(Spatial question items)
· · · · ·

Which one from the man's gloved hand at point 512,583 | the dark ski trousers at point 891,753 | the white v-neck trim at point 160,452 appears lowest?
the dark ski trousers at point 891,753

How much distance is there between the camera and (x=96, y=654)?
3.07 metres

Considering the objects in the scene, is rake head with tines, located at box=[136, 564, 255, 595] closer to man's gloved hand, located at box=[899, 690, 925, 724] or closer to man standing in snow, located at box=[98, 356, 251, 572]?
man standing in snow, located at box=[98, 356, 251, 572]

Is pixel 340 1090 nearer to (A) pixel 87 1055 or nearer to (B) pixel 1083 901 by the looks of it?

· · · · ·

Set task — Can you copy out every item above word for word, answers included?

Complete output —
Which one from the man's gloved hand at point 512,583 | the dark ski trousers at point 891,753 | the white v-neck trim at point 160,452 appears lowest?
the dark ski trousers at point 891,753

How much distance is there between the camera and (x=96, y=654)?
3.07 metres

Considering the objects in the scene, is rake head with tines, located at box=[136, 564, 255, 595] closer to man's gloved hand, located at box=[899, 690, 925, 724] or closer to man standing in snow, located at box=[98, 356, 251, 572]?
man standing in snow, located at box=[98, 356, 251, 572]

Is pixel 340 1090 nearer to (A) pixel 87 1055 or nearer to (B) pixel 1083 901 by the looks of it?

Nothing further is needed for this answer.